**BRANO ESTRATTO**
=======
Altre possibilità
di deroga, diverse da quelle già menzionate, sono formulate
con riferimento alle previsioni sui riposi giornalieri, pause, limitazioni
sul lavoro notturno e, sono demandate alla contrattazione collettiva
a livello nazionale o a livello decentrato nel rispetto delle regole
fissate nel CCNL.
In difetto di disciplina contrattuale è previsto
che con decreto siano stabilite deroghe riferite ai riposi giornalieri,
alle pause, alle limitazioni sul lavoro notturno ed alla durata
massima settimanale, seppur per quest’ultimo aspetto nel limite
di sei mesi, per situazioni peculiari:
-
attività caratterizzate dalla distanza
fra il luogo di lavoro e il luogo di residenza del lavoratore,
compreso il lavoro offshore, oppure dalla distanza fra i suoi
diversi luoghi di lavoro per le quali è presumibile che
avvenga un’espansione dei limiti concernenti la durata
massima ed il riposo giornaliero;
-
attività destinate alla tutela di beni
materiali o immateriali rilevanti (alle attività di guardia,
sorveglianza e permanenza caratterizzate dalla necessità
di assicurare la protezione dei beni e delle persone, in particolare,
quando si tratta di guardiani o portinai o di imprese di sorveglianza;
alle attività caratterizzate dalla necessità di
assicurare la continuità del servizio o della produzione)
per le quali si ravvisa la necessità di tutelare il bene
stesso con la tutela del lavoro realizzata attraverso l’applicazione
dei limiti imposti dalla normativa di cui si discute.
=======
**CONSEGNA**
Trascrivi senza modifiche il passo del brano sulle deroghe all'orario di lavoro che comincia con "Altre possibilità" e prosegue fino a "fissate nel CCNL.".

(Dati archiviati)
=======
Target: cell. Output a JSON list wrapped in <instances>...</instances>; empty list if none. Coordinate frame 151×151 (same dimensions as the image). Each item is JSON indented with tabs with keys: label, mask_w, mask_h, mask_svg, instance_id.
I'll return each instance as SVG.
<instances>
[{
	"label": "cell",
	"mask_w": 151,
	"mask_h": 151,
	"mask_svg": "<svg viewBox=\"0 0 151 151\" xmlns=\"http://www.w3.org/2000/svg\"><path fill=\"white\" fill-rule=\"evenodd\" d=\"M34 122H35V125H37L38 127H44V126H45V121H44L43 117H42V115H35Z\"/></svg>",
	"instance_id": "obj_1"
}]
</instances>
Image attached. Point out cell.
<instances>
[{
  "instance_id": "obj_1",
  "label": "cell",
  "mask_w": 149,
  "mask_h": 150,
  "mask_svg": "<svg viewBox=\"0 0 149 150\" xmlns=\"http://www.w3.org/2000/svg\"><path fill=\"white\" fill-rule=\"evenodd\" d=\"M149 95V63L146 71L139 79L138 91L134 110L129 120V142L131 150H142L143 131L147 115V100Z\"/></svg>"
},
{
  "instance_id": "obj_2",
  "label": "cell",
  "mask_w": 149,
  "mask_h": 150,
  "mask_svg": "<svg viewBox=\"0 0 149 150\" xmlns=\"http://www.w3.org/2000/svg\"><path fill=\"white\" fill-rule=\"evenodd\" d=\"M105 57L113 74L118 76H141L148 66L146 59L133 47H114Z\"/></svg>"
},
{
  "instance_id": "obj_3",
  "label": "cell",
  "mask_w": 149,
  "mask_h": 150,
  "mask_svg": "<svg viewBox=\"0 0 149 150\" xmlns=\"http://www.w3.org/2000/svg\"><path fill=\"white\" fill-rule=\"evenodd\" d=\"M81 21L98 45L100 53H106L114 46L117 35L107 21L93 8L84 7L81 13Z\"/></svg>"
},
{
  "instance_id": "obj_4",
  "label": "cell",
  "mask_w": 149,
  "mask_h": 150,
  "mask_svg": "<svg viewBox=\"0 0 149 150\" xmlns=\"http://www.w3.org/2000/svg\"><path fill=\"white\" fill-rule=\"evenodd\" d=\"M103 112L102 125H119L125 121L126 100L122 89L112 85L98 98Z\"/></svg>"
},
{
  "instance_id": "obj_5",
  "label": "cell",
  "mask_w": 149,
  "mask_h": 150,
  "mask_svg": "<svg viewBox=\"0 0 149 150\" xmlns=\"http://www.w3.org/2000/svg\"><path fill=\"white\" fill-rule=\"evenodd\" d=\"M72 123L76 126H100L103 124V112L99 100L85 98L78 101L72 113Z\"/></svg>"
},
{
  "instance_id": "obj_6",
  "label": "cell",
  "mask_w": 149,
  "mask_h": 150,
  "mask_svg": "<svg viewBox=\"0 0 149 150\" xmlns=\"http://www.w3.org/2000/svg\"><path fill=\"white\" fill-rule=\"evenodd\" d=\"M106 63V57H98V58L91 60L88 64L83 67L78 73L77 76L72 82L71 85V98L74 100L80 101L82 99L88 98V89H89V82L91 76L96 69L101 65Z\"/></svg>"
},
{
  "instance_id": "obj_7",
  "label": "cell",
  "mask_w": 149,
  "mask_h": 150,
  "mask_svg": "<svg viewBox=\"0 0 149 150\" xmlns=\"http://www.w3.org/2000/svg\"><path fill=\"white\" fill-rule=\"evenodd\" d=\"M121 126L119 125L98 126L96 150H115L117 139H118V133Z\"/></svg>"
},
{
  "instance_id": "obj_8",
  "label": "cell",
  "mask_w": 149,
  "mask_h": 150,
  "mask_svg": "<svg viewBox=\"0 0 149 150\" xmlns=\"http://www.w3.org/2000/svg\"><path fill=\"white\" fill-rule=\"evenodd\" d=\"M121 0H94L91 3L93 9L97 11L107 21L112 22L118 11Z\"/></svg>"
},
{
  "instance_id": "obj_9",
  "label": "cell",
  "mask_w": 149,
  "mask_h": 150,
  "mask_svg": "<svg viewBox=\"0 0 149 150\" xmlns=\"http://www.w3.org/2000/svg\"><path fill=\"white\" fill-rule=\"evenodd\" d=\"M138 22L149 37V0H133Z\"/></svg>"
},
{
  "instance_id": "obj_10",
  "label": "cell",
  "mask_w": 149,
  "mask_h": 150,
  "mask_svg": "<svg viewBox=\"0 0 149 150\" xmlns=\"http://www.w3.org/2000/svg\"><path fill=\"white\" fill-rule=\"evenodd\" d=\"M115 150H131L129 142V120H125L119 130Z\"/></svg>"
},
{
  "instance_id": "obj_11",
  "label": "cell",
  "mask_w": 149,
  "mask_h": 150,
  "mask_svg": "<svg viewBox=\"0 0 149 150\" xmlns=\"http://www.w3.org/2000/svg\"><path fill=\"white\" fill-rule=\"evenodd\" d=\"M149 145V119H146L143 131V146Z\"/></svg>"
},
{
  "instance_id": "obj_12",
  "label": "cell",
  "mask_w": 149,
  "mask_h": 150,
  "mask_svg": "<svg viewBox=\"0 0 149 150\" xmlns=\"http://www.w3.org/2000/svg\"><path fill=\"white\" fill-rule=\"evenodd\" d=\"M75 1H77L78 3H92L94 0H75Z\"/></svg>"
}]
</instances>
=======
**SOLUZIONE**
Altre possibilità
di deroga, diverse da quelle già menzionate, sono formulate
con riferimento alle previsioni sui riposi giornalieri, pause, limitazioni
sul lavoro notturno e, sono demandate alla contrattazione collettiva
a livello nazionale o a livello decentrato nel rispetto delle regole
fissate nel CCNL.